In 2015, the Swedish junior Mikael Ymer had a chance to hit with Novak Djokovic at Wimbledon, with both fighting for the titles at the All England Club, although in different age groups. Working hard on his game, the 22-year-old has been ranked inside the top-100 for a year now, having a chance to compete at Majors and chase the place in the top-50.

Five years after that practice session with Novak, Mikael faced world no. 1 in the first round of Roland Garros on Court Philipp-Chatrier on Tuesday. Describing his first experience on the massive court and the rival across the net, Ymer said it was a huge experience.

Novak beat him 6-0, 6-2, 6-3 in an hour and 37 minutes, with the Swede finding his strokes in sets two and three following a terrible opener. Explaining that opening set, Mikael said that Novak Djokovic at his 100% feels like when a snake kills its prey, with nothing you can do to stop him.

Djokovic got broken twice and converted eight opportunities on the return, firing 32 winners and 22 unforced errors to control the pace and race into the next round. Novak was the only player on the court in the first set, taking 24 out of 31 points and delivering a bagel.

The Serb hit ten winners and one unforced error, giving away three points on serve and stealing 12 out of 16 of the return ones to seize all three break chances and race in front. Under a closed roof of Court Philippe-Chatrier, Novak painted a backhand down the line winner to grab a break at 15 in the first game.

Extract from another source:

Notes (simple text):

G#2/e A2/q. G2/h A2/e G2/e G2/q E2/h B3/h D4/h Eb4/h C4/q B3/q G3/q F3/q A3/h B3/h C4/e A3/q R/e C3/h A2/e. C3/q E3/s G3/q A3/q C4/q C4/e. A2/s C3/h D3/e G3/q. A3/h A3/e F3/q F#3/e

World no. 1 then held at 30 to confirm the lead, stealing Mikael's serve for the second time when the Swede sprayed a forehand error in game three. Novak held at love with a forehand down the line winner to extend the lead to 4-0 in swift 14 minutes, landed a return winner for the third break and sealed the opener soon after that following a forced error from the youngster.

Mikael Ymer won five games against Novak Djokovic at Roland Garros.

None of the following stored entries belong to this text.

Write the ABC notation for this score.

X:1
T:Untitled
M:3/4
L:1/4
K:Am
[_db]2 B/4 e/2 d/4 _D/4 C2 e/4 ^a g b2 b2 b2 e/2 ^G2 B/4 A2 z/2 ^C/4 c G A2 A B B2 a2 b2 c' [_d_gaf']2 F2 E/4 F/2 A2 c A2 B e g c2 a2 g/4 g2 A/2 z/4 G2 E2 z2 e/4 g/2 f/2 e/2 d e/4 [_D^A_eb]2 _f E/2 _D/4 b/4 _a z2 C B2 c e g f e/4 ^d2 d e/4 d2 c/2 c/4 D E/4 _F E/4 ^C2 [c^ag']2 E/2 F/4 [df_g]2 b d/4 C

In set number two, Djokovic started to make more mistakes, suffering one break and stealing Mikael's serve thrice in a row for 6-2. Ymer held at 15 in the first game to add his name on the scoreboard, with Novak making the result event at 1-1 with a drop shot winner.

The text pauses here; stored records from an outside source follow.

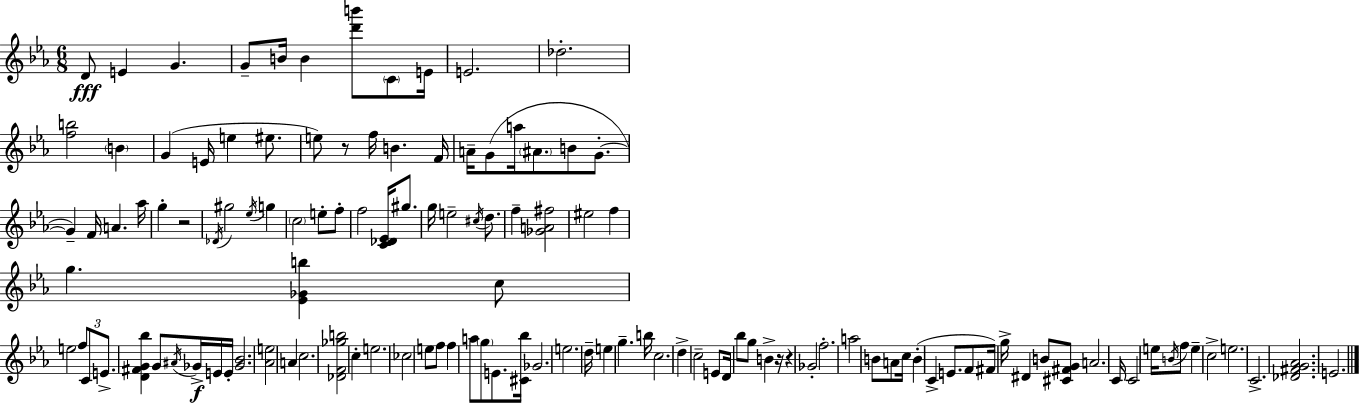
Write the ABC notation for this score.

X:1
T:Untitled
M:6/8
L:1/4
K:Cm
D/2 E G G/2 B/4 B [d'b']/2 C/2 E/4 E2 _d2 [fb]2 B G E/4 e ^e/2 e/2 z/2 f/4 B F/4 A/4 G/2 a/4 ^A/2 B/2 G/2 G F/4 A _a/4 g z2 _D/4 ^g2 _e/4 g c2 e/2 f/2 f2 [C_D_E]/4 ^g/2 g/4 e2 ^c/4 d/2 f [_GA^f]2 ^e2 f g [_E_Gb] c/2 e2 f/2 C/2 E/2 [D^FG_b] G/2 ^A/4 _G/4 E/4 E/4 [_G_B]2 [_Ae]2 A c2 [_DF_gb]2 c e2 _c2 e/2 f/2 f a/2 g/2 E/2 [^C_b]/4 _G2 e2 d/4 e g b/4 c2 d c2 E/2 D/4 _b/2 g/2 B z/4 z _G2 f2 a2 B/2 A/2 c/4 B C E/2 F/2 ^F/4 g/4 ^D B/2 [^C^FG]/2 A2 C/4 C2 e/4 B/4 f/2 e c2 e2 C2 [_D^FG_A]2 E2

The Serb grabbed a break after a terrible backhand from the Swede at the net, only to get broken at 15 in game four when his drop shot failed to pass the net. Staying composed, Djokovic stole Ymer's serve in game five to grab another advantage, holding at 30 with a backhand winner in the next one despite a beautiful tweener winner from his opponent.

Djokovic forced a mistake from Ymer in game seven to secure a break and move 5-2 up, sealing the set with a volley winner a few minutes later to wrap up two sets in under an hour. Mikael held in the first game of the third set with a service winner, suffering a break at 1-1 thanks to a miserable forehand at the net.

Novak confirmed the advantage with a forehand winner at the net in game four, losing ground a bit at 3-2 when he hit a double fault to hand the break to Mikael, who leveled the score at 3-3. The youngster claimed the previous two games to remain in touch, only to give serve away again in game seven when Djokovic landed a backhand crosscourt winner.

The Serb held at love with a service winner to gain a 5-3 advantage, creating a match point with a forehand winner in the next game and moving over the top with another one to secure the place in round two. "It felt like when a snake kills its prey.

He hits it pretty big. I had chances to rally, but then I got suffocated. It was corner to corner, and he rarely misses. At the beginning, it was just surreal. The court felt big, and I was nervous because I was facing the best on the other side," Mikael Ymer said.